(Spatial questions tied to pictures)
»»

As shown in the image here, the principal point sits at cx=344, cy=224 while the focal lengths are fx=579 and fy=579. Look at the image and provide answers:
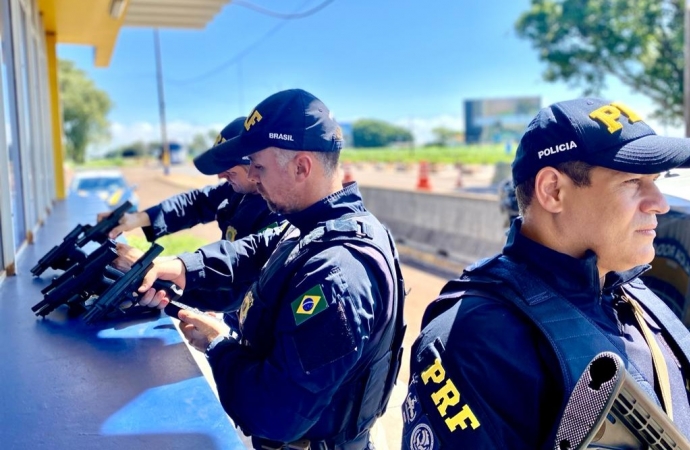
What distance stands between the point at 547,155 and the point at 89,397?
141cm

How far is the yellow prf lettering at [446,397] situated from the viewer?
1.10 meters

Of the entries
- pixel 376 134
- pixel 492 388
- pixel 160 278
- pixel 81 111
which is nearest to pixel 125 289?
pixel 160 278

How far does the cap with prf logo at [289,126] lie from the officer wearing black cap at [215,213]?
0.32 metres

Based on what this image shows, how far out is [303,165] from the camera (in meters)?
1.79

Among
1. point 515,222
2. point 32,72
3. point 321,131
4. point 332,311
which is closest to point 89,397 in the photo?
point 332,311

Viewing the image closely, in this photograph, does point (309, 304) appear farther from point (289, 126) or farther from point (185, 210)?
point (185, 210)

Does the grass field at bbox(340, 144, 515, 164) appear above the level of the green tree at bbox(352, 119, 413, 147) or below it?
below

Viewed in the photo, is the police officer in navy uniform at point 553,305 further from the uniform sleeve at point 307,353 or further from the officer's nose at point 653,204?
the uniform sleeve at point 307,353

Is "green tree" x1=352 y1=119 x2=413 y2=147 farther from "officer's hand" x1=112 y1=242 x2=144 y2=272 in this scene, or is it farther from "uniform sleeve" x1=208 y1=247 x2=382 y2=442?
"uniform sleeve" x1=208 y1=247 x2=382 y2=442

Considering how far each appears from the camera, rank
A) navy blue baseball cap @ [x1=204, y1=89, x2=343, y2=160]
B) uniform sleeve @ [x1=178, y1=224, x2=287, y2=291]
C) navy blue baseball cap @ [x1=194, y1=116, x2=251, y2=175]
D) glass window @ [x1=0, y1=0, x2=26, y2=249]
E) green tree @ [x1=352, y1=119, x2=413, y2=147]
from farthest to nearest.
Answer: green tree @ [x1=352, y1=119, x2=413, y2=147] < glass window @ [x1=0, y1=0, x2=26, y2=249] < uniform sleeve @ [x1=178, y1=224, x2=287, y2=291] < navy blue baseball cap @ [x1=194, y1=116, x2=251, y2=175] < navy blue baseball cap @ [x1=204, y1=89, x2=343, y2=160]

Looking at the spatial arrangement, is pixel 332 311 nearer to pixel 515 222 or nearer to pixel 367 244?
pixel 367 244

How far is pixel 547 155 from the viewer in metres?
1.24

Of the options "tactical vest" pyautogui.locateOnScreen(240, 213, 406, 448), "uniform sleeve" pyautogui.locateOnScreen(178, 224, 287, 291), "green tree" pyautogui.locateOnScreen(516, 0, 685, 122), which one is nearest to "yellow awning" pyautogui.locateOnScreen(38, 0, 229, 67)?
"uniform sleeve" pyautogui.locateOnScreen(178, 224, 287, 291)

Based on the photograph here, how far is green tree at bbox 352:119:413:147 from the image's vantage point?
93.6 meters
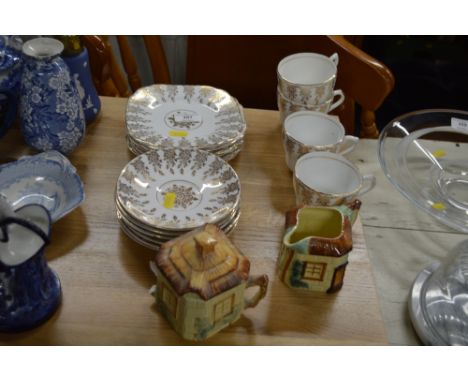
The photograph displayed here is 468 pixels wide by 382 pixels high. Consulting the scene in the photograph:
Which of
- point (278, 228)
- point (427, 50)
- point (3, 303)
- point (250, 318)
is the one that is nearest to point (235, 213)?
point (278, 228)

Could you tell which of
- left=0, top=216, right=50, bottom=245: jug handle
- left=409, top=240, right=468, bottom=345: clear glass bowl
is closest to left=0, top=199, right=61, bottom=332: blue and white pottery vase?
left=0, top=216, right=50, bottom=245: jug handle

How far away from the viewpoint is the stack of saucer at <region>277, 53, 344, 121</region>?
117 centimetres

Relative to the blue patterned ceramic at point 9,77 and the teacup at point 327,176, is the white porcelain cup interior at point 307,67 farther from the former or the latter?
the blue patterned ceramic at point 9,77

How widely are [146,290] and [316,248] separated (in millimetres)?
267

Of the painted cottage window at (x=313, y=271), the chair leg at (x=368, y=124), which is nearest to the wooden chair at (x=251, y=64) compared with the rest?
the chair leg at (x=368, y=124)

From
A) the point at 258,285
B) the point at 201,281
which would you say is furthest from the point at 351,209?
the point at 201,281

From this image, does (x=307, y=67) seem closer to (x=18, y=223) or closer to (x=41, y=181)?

««

- _WHAT TO WORK ON_: Find the line containing "Relative to the" in the material above. Print it and every line after it through the end, exactly and only those.

- _TASK ANSWER_:
Relative to the blue patterned ceramic at point 9,77 and the teacup at point 327,176, is the white porcelain cup interior at point 307,67 farther from the former or the latter?
the blue patterned ceramic at point 9,77

How widely are [146,290] and [316,248] separated (in millimetres)?
267

Of the painted cottage window at (x=313, y=271), the chair leg at (x=368, y=124), which is nearest to the wooden chair at (x=251, y=64) compared with the rest?
the chair leg at (x=368, y=124)

From
A) the point at 258,285
B) the point at 201,281
which would you say is furthest from the point at 351,209?
the point at 201,281

From this image, does (x=307, y=67) seem closer to (x=18, y=223) or closer to (x=41, y=181)?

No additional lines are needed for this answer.